◆ Work to do
Which lines in the rows below contain the string "trunk"? Report each of those lines word for word.

◆ Record excerpts
========================================================================

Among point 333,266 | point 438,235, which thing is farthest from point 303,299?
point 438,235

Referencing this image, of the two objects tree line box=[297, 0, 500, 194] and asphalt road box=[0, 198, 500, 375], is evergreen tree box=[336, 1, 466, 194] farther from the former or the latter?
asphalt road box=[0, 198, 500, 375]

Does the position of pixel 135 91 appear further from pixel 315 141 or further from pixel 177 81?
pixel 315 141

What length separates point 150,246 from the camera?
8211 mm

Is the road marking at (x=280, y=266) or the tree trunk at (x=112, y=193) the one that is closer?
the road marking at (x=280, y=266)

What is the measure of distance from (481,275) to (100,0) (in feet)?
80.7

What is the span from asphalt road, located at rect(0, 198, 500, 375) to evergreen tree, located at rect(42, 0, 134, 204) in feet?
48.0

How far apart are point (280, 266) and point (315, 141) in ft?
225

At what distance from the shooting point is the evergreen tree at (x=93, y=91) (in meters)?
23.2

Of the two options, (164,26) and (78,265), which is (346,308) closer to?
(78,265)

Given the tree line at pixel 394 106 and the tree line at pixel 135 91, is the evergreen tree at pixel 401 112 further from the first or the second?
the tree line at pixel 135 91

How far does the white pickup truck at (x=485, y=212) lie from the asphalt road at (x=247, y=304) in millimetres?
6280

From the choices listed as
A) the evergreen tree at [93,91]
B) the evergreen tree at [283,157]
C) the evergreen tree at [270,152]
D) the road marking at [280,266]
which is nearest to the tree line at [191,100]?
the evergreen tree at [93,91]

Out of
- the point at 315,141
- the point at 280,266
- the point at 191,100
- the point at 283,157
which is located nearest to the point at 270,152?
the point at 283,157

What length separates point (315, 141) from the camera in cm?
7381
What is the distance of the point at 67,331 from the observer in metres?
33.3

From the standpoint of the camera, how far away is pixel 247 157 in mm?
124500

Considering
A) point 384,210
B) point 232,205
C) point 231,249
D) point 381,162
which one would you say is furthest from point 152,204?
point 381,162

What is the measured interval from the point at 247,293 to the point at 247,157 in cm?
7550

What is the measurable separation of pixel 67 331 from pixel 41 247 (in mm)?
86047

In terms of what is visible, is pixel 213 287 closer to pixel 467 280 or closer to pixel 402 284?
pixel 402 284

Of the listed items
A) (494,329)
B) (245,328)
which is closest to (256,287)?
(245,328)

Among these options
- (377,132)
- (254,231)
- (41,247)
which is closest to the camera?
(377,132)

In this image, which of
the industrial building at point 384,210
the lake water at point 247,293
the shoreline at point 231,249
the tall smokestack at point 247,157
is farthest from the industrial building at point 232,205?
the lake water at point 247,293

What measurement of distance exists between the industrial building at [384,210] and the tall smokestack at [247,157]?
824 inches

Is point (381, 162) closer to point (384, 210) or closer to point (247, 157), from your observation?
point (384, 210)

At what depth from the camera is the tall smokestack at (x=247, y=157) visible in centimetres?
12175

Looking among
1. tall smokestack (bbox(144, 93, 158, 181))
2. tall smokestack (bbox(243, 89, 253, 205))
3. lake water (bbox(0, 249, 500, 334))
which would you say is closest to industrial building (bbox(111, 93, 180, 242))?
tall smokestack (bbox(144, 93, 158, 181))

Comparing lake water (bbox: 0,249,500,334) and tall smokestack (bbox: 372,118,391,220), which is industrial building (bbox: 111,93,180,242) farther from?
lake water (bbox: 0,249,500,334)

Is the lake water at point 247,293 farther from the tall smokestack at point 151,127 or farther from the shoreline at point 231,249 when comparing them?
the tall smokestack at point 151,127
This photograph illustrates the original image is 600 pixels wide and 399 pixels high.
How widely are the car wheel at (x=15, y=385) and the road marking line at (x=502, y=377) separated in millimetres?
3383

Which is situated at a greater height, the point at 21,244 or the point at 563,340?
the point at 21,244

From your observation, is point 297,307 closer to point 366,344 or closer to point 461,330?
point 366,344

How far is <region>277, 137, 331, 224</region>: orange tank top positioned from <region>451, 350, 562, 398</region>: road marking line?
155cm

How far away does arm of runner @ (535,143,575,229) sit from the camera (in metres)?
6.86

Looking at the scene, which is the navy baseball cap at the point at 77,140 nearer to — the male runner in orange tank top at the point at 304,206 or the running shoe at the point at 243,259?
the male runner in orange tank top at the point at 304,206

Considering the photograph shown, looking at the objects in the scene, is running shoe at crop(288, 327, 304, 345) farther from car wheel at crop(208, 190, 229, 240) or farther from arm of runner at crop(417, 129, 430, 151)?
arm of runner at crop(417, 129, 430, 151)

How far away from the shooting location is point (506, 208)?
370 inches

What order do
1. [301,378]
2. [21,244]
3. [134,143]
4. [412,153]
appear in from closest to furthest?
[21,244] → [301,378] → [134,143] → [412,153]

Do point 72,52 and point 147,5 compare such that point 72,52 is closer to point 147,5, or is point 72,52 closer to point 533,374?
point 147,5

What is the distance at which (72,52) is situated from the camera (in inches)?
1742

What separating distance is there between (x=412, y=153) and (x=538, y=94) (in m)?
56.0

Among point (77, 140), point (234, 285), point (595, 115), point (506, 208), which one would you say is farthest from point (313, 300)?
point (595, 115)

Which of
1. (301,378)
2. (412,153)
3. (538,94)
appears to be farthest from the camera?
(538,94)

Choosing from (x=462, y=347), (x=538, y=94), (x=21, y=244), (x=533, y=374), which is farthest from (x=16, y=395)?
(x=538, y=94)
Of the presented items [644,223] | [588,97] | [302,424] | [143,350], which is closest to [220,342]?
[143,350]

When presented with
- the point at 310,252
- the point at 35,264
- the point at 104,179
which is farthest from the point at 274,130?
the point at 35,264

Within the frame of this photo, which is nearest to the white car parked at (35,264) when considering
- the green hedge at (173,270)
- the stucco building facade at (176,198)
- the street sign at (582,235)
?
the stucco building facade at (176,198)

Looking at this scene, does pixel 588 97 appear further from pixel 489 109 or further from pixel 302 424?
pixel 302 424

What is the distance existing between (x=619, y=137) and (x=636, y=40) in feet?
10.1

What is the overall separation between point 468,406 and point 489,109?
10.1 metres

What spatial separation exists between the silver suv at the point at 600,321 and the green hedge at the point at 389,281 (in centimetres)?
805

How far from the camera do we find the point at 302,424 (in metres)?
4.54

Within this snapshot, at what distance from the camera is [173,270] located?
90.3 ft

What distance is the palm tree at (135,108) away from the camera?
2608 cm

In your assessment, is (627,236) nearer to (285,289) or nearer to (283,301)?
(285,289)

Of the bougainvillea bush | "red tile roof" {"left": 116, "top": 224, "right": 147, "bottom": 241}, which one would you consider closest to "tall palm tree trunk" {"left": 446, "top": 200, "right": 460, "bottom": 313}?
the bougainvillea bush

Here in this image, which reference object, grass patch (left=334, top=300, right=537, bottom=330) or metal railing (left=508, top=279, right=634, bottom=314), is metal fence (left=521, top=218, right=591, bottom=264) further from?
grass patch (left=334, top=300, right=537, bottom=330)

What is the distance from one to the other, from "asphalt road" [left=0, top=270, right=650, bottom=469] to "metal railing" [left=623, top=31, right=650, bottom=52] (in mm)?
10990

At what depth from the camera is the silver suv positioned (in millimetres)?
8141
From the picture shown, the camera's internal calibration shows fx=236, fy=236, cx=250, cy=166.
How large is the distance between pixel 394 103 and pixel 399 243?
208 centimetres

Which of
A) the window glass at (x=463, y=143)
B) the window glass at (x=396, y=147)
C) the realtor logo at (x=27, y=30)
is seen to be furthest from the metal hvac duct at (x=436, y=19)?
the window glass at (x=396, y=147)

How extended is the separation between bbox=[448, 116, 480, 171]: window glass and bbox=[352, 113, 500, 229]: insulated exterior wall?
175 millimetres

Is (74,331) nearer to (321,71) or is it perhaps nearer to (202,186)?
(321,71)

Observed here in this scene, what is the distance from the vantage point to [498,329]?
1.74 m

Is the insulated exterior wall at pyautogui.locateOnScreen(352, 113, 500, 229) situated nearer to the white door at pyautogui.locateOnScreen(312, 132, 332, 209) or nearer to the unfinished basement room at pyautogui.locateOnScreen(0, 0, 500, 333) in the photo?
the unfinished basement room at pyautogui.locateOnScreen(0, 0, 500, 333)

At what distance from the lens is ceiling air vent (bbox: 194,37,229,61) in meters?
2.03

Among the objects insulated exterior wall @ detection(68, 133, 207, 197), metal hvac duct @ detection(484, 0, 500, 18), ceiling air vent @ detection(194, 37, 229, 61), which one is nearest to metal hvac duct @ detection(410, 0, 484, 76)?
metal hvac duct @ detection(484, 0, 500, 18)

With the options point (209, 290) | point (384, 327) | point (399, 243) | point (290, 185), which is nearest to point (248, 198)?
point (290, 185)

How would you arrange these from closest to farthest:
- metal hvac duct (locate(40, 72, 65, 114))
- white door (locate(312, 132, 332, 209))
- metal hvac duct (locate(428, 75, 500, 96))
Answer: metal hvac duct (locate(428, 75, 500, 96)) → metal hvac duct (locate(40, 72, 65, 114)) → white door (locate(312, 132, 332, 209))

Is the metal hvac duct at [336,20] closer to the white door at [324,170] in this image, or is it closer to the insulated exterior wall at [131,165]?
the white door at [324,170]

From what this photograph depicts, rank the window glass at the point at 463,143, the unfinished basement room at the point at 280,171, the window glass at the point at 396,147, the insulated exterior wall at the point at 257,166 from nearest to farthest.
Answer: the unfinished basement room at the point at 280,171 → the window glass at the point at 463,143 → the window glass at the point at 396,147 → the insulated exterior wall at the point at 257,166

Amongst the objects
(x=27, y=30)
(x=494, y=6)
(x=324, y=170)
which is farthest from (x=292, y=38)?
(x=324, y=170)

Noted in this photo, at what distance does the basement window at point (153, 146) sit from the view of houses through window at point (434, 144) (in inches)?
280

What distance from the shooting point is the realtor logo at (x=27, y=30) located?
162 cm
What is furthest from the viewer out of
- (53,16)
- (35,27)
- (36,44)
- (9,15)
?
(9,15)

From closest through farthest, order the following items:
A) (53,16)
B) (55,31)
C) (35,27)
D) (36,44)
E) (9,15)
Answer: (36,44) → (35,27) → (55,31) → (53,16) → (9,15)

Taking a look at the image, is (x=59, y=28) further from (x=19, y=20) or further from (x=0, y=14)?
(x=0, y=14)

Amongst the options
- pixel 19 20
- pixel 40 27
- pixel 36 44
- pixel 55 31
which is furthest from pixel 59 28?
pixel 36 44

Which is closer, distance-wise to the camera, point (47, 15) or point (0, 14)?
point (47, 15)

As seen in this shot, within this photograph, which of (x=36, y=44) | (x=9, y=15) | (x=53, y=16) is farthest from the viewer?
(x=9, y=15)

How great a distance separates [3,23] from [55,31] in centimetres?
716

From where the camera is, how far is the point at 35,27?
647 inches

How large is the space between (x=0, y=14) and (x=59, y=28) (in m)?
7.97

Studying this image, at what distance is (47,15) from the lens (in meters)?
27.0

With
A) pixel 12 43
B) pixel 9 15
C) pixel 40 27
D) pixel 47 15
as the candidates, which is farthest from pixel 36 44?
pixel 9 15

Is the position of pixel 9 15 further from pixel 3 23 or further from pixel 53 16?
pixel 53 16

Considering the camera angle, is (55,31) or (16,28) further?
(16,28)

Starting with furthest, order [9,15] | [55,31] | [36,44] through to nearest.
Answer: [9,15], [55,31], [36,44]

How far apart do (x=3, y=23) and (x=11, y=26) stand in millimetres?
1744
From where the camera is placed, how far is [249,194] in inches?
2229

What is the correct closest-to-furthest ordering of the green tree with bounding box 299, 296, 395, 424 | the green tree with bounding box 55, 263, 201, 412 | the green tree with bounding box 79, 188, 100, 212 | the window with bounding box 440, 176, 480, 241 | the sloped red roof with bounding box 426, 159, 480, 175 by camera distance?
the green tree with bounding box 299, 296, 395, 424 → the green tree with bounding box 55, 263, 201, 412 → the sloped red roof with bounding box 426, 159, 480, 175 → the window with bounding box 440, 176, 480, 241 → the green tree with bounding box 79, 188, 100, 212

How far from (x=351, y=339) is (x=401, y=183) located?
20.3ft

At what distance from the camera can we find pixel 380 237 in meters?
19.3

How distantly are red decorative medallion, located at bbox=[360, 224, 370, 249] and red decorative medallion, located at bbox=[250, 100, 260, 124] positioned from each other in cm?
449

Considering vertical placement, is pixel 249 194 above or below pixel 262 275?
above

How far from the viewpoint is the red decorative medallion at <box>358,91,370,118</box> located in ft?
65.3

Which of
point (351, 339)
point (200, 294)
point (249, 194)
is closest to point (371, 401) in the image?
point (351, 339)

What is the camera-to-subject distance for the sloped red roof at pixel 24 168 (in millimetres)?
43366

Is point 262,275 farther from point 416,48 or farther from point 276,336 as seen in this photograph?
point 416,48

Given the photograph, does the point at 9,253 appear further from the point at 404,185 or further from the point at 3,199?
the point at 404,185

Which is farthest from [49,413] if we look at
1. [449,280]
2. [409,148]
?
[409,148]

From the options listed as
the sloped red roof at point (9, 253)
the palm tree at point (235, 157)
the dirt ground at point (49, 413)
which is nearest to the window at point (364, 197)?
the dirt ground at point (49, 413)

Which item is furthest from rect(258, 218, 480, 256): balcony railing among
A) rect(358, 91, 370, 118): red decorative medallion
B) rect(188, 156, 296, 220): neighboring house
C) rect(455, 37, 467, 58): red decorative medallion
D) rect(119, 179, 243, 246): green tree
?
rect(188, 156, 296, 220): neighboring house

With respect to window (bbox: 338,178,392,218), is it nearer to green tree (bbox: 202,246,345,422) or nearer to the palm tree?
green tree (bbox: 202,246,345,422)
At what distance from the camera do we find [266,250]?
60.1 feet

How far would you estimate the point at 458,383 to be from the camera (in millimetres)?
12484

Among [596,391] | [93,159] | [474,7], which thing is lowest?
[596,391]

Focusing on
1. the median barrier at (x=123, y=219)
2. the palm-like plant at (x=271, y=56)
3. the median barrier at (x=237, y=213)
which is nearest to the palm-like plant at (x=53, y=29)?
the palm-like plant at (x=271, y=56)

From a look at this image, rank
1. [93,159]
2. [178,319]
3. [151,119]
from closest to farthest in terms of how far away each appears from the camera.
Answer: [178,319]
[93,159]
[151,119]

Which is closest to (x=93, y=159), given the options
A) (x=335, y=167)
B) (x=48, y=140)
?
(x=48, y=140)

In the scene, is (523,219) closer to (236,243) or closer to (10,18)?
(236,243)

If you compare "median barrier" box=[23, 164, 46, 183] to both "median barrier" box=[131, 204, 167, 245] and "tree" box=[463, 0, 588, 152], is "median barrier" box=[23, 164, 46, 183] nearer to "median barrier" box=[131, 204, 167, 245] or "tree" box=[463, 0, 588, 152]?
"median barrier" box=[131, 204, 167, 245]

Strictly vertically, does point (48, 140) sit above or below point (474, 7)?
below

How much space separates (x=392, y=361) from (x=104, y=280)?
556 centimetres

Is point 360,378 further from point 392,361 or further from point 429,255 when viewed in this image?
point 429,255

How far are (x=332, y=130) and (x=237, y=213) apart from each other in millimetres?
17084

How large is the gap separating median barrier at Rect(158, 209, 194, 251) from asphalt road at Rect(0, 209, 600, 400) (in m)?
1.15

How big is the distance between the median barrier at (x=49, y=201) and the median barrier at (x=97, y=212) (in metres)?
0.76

========================================================================

◆ Task result
Is the road marking at (x=280, y=266) or the tree trunk at (x=112, y=193) the one that is closer?
Of the bougainvillea bush | "red tile roof" {"left": 116, "top": 224, "right": 147, "bottom": 241}, which one would you consider closest to "tall palm tree trunk" {"left": 446, "top": 200, "right": 460, "bottom": 313}?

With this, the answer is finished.